Apple Pay is a nifty little feature on your iPhone that lets consumers make purchases using nothing but the smartphone. It charges your existing credit or debit cards and adds points to your rewards card, all without having to fumble around with your handbag or wallet. It’s designed to be convenient and secure.
How does Apple Pay Work?
Apple Pay uses 2 relatively new technologies to create a secure environment to make a purchase. The first is NFC chips to pay over the air. This is the same technology your Visa payWave or Mastercard PayPass enabled cards have. This computer chip is designed to send transaction data to a receiver when it is placed a very short distance away.
Apple’s proprietary TouchID makes the other half of Apple Pay work, and is the reason why the feature is touted as being very secure. TouchID scans a finger that’s placed on the home button, and if it’s a match to whatever the fingerprint was when the “Passbook” was set up, payment is approved. Think of it as a PIN number attached to your fingers that you can’t forget!
Apple Passbook is the final piece in the puzzle. It’s an app that was created to store airline or movie tickets, points cards, and, most recently, credit cards. It’s insanely easy to add a card to your passbook – just snap a photo of it.
Keep Reading: Is Mobile Banking Safe?
Is Apple Pay more Secure than my Credit Cards?
This is the million dollar question. Is your money safer in the hands of your iDevice or is it better to trust the gold ole plastic cards you’re comfortable with?
Phones can get lost or stolen, and with it all the information about your credit cards, all your transaction history, everything that makes you who you are as a consumer. This is a bad thing… right? Luckily Apple integrated TouchID into their devices. As long as you have this on, anyone wanting to snoop through your phone would need your finger. Anyone wanting to use your phone to make a payment needs that same finger. Unlike a PIN, it can’t be guessed or socially engineered. You physically have to be there.
The iPhone also obscures your card information from the merchant. It is not only your responsibility to keep data safe, but also the merchant. They receive their payment, but the rest of your information is not passed to them. Instead it’s obscured, very similar to what they do with developers when they receive payment on the App Store. This is a new layer of security that greatly surpasses the traditional methods. When news hit of Target’s data breach (or any other major department store), 70 million customer’s credit card and other personal data was stolen in 2013, if all of the clients were using Apple Pay, the only thing that would have been lost was useless transaction IDs and time stamps.
Are there Reasons why I Shouldn’t use the Feature?
Sadly, the biggest drawback to converting to shopping through your iDevice is adoption.

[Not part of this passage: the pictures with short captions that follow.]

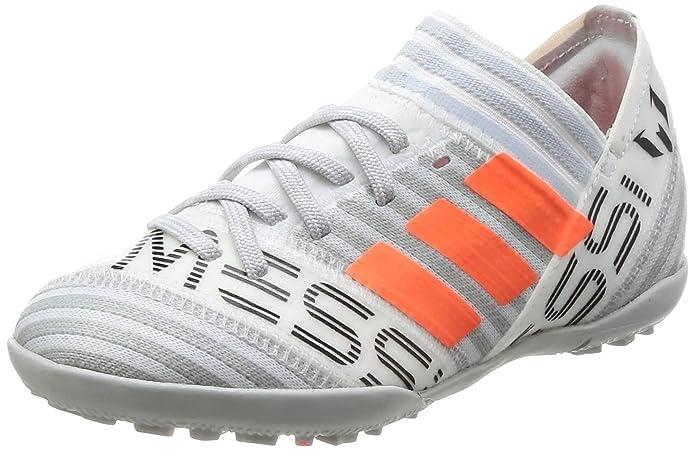 adidas Nemeziz Messi Tango 17.3 TF J, Zapatillas de Fútbol para Niñas, (FTWR White/Solar Orange/Core Black), 35.5 EU: Amazon.es: Zapatos y complementos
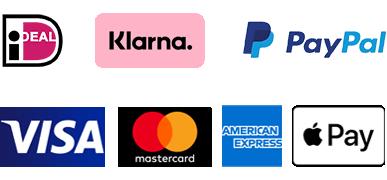 Zahlungs- und Versandanbieter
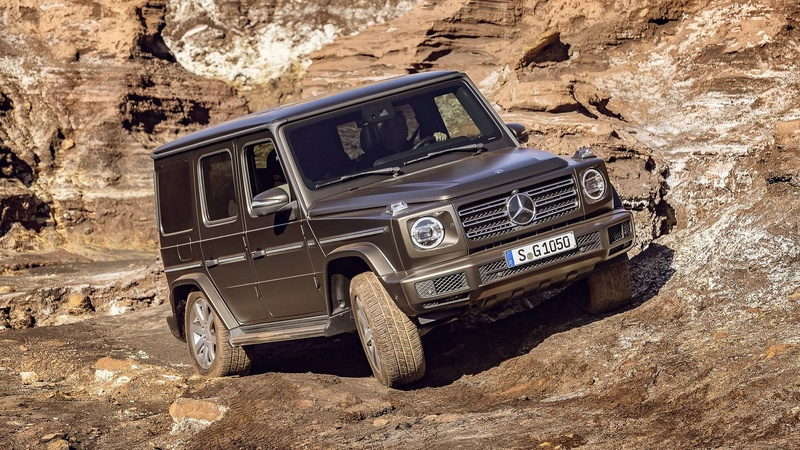 2017 - [Mercedes-Benz] Classe G II - Page 7 23609710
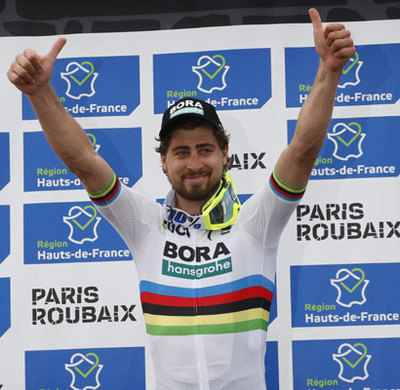 "Foto zu dem Text ""Highlight-Video des 116. Paris - Roubaix"""
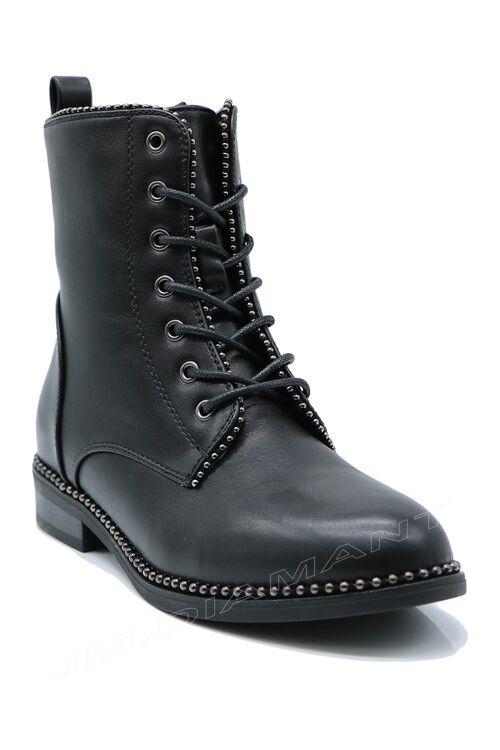 Boots basic fall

Companies have been slow to update their Point of Sales machines, and it’s impossible to shop this way without a hardware update to support NFC transactions. It could be quite a few years before your neighborhood Mom and Pop Shop accepts purchases this way so, without a major shift, you'll still have to carry your wallet around. However, with an ever growing list of companies (and countries) that support Apple Pay, it becomes more and more likely that you'll be able to use the service.
In the end, Apple Pay will increase its influence on the economy; with every update to iOS Apple has been improving the feature. iOS9 brought Discover cards into the fold and rumors have been circulating that Australian banks will be approving it very soon. Google is also launching their pay-through-the-phone feature. It’s the future of paying, but it’s not everyone’s present.